Herbicides are broadly classified into two different categories – pre emergent and post emergent. Pre emergent herbicides kill the weed before it has a chance to emerge from the soil. Post emergent herbicides kill weeds that have already sprouted.

Timing of pre emergent herbicides can be a little tricky because it is important that the active ingredient be close to the germinating weed seeds. If pre emergent weed killers are applied too early and we get a wet season, then the weed killer may leach below the area of germinating seeds. If the pre emergent weed killer is applied too late then the weed seeds may have already germinated and sprouted from the soil.

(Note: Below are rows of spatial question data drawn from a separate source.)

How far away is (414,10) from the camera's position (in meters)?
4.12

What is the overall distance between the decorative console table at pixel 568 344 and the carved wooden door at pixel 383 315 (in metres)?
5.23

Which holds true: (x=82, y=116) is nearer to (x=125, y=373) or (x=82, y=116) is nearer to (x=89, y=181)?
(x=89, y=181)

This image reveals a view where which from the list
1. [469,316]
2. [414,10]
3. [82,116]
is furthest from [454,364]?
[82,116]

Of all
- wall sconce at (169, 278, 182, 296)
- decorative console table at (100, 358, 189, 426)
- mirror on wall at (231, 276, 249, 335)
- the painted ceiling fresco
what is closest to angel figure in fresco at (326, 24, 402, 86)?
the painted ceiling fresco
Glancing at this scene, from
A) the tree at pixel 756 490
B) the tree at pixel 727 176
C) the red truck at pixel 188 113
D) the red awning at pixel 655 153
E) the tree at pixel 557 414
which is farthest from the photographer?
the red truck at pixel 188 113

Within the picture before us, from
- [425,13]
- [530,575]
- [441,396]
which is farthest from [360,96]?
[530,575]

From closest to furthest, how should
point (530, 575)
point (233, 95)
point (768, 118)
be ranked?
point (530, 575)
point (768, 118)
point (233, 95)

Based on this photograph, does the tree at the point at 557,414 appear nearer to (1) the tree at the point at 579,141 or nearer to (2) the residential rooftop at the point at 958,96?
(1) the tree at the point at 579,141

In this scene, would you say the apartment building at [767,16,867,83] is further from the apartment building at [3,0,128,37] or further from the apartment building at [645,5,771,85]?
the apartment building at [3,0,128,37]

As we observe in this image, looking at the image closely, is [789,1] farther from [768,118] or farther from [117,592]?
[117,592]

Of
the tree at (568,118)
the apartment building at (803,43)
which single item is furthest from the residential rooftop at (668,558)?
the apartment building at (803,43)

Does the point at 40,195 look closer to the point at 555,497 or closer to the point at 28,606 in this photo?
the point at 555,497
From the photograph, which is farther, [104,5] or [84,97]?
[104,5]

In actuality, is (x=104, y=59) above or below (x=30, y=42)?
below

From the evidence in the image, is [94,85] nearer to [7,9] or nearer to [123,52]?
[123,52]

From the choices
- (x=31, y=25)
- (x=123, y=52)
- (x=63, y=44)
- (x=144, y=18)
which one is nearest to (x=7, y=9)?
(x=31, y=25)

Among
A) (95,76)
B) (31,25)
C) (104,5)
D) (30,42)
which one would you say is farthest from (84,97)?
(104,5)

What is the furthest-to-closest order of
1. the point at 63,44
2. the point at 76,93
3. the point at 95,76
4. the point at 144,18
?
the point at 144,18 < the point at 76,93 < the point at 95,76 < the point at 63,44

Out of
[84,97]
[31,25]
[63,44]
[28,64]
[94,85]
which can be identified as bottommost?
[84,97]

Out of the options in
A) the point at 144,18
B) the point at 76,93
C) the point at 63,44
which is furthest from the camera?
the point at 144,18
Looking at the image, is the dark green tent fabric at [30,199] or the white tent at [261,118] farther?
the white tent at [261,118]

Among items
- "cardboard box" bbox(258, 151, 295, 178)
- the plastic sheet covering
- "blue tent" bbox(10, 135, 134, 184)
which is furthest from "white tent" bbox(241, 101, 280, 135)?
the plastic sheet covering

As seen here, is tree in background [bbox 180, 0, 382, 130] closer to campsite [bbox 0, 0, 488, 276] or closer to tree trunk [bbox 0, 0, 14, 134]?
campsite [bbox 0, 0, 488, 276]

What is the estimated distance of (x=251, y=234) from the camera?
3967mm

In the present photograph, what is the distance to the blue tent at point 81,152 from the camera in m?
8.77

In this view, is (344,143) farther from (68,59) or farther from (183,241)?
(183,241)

Most crab grass preventers are pre emergent herbicides and timing is critical for good control of crab grass. One general rule of thumb for most crab grass preventers is to apply the material when dogwoods bloom in the spring. Since there are different crab grass killers out there, read the herbicide label to make sure when to time applications.

Post emergent timing is not as critical as pre emergent, however most post emergent weed killers are more effective on younger weeds than older ones. Again, the label will tell you when to apply to get the most effective weed control.

One word of caution, herbicides are designed to kill plants and may also damage plants you want to keep. Weed killers that drift on to desirable plants can damage foliage and even kill the plant. Use extra caution when applying post emergent weed killers in particular since even small amounts contacting desirable plants can do a great deal of damage.